I'm a big user of HCatalog from Pig but wish the HCat code used the
RESTful HTTP interface instead of Thrift because the version
incompatibilities in Thrift are frankly mind-boggling. We get around
them by shading the thrift classes used by HCat
Also, have many of scripts that are launched as part of larger
workflows from Oozie - nice but again we fight with classpath issues
all the time. Oozie at least has some nice classpath isolation between
hive and pig actions.
On Wed, Dec 4, 2013 at 10:31 AM, John Omernik <[EMAIL PROTECTED]> wrote:
> This can be an interesting subject, I know orgs that are all over on this
> questions. I'd be interested in hearing what you use, how it works for you,
> and what you are wishing you had in your interface.
> I'll start:
> We've used a number of things:
> - CLI for scheduled jobs. Pros: Solid running, fairly bug free. Cons: not
> for analysis of data, clunky in that regard.

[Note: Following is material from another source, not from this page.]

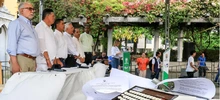 Alcalde Ospina instaló Comité Articulador en pro de la conservación de La Ermita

> -SQL Squirrel via JDBC: Pros: Supported platform. Some nice analysis
> features (keeping old results, sorting of results once obtained, keeping of
> old queries Cons: Buggy with Hive, sometimes it just crashes for no reason,
> can be frustrating with lots of tabs, hard to extend and add little features
> for how you work (from my perspective)
> - Custom web based tools: pros designed around how we interact with our
> data. cons: no support, it currently has memory leak issues etc.
> - Apache Hue/Beeswax: Just starting to look into this now.
> I'd be curious on what you are using and challenges/wins you've had.